* [Written problem] Rewrite the records as a two-column CSV with the header row text,answer and one row per record. Put each field in double quotes and turn any line breaks into spaces; begin at the line that has "Is (151,100) closer" and stop after the line that has "64.8 inches".

>> START Material provided

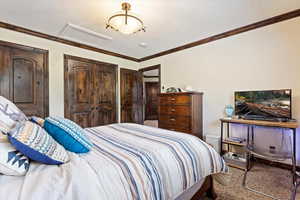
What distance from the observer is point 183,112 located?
3.32 metres

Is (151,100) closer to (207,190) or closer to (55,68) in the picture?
(55,68)

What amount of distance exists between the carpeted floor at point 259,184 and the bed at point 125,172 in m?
0.43

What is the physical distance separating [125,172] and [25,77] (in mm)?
3191

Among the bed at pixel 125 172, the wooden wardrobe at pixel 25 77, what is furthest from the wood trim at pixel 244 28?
the wooden wardrobe at pixel 25 77

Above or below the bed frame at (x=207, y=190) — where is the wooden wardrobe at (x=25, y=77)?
above

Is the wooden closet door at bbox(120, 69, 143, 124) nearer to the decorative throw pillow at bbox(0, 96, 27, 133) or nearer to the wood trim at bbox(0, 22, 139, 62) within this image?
the wood trim at bbox(0, 22, 139, 62)

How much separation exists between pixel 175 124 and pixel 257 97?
64.8 inches

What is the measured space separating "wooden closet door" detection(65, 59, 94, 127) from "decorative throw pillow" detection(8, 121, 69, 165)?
9.23ft

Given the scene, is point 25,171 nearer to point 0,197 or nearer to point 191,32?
point 0,197

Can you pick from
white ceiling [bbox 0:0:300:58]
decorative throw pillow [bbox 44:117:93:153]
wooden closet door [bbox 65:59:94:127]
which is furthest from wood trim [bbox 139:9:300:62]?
decorative throw pillow [bbox 44:117:93:153]

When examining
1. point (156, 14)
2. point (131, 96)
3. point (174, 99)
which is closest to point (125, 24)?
point (156, 14)

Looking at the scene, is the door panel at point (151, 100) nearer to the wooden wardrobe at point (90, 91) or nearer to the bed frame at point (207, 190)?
the wooden wardrobe at point (90, 91)

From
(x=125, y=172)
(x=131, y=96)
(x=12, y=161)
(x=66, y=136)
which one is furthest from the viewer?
(x=131, y=96)

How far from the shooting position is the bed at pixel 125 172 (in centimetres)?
74
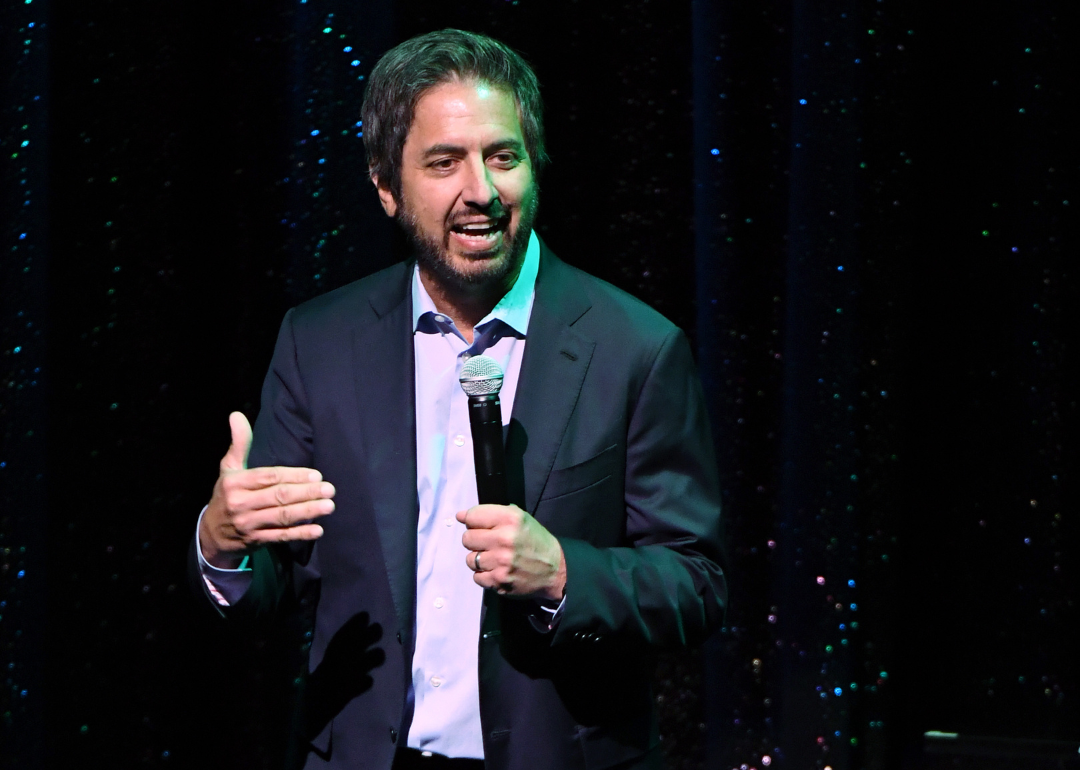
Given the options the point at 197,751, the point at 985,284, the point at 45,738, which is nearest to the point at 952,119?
the point at 985,284

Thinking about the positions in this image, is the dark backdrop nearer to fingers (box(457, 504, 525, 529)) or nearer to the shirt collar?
the shirt collar

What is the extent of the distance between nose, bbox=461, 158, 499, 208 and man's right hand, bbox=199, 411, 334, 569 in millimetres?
430

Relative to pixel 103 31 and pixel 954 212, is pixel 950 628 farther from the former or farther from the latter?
pixel 103 31

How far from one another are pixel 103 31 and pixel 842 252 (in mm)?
1391

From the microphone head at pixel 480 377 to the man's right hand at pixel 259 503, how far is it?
0.18 metres

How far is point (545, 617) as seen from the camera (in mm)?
1268

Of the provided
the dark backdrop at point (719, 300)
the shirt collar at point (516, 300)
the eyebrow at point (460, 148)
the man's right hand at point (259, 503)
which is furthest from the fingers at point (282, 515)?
the dark backdrop at point (719, 300)

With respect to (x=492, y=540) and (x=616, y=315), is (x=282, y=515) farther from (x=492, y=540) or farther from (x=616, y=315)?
(x=616, y=315)

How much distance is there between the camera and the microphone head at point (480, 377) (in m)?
1.19

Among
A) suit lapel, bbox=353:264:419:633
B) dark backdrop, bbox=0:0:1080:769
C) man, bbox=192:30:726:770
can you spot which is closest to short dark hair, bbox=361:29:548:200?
man, bbox=192:30:726:770

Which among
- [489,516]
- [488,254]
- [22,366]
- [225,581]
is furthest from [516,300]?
[22,366]

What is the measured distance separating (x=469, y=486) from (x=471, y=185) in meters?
0.41

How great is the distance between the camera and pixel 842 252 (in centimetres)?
194

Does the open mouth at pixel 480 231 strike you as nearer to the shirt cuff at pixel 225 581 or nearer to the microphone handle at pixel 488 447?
the microphone handle at pixel 488 447
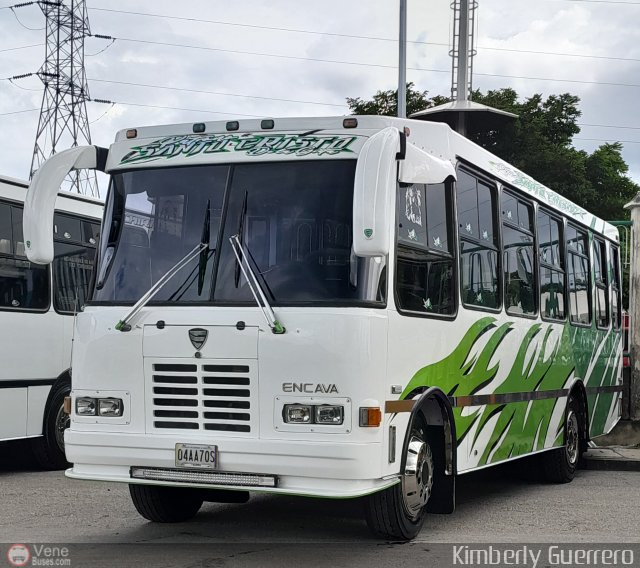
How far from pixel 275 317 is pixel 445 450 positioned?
1996 mm

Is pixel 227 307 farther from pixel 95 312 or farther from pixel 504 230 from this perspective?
pixel 504 230

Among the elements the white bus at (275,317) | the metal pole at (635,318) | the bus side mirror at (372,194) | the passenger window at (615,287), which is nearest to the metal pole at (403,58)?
the metal pole at (635,318)

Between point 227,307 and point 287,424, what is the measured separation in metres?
0.90

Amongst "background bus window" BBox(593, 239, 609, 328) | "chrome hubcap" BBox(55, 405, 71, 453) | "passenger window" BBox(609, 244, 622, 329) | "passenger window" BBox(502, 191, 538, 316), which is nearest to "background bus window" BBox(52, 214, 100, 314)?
"chrome hubcap" BBox(55, 405, 71, 453)

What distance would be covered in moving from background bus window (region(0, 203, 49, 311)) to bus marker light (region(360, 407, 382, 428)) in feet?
19.0

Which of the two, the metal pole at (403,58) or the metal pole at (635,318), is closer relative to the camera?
the metal pole at (635,318)

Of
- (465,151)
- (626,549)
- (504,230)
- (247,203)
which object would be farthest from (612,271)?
(247,203)

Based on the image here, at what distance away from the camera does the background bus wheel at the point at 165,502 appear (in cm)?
869

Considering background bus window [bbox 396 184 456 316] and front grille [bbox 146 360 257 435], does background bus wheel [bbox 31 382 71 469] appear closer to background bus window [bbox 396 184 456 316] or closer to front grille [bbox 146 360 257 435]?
front grille [bbox 146 360 257 435]

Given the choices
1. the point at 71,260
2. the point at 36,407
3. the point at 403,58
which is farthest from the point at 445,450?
the point at 403,58

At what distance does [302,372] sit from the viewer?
736 cm

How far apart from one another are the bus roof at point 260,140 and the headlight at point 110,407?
68.7 inches

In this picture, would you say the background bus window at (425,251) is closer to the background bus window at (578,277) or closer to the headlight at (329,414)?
the headlight at (329,414)

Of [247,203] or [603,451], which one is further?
[603,451]
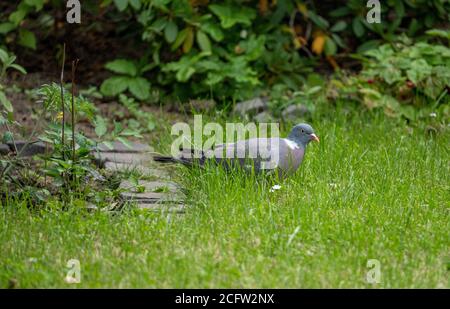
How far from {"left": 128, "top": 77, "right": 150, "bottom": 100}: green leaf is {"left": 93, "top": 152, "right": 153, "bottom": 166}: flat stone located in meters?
1.24

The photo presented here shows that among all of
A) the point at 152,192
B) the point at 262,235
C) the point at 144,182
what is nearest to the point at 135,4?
the point at 144,182

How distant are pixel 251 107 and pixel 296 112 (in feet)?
1.24

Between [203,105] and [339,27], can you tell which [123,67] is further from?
[339,27]

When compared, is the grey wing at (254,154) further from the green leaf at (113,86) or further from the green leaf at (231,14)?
the green leaf at (113,86)

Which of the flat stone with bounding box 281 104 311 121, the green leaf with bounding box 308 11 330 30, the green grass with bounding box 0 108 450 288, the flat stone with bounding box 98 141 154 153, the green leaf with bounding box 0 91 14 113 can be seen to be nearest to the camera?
the green grass with bounding box 0 108 450 288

>> END Material provided

* [Answer to this problem]
text,answer
"Is (151,100) closer to (207,190) or closer to (55,68) in the picture?","(55,68)"
"What amount of distance exists between the carpeted floor at point 259,184 and the bed at point 125,172 in m?","0.43"
"What is the physical distance separating [125,172] and [25,77] (in mm)?","3191"
"Among the bed at pixel 125 172, the wooden wardrobe at pixel 25 77, what is furthest from the wood trim at pixel 244 28?","the wooden wardrobe at pixel 25 77"
"Above or below the bed frame at (x=207, y=190) — where is the wooden wardrobe at (x=25, y=77)?","above"
"Is the wooden closet door at bbox(120, 69, 143, 124) nearer to the decorative throw pillow at bbox(0, 96, 27, 133) or nearer to the wood trim at bbox(0, 22, 139, 62) within this image?","the wood trim at bbox(0, 22, 139, 62)"
"How much separation exists between pixel 175 124 and pixel 257 97?","64.8 inches"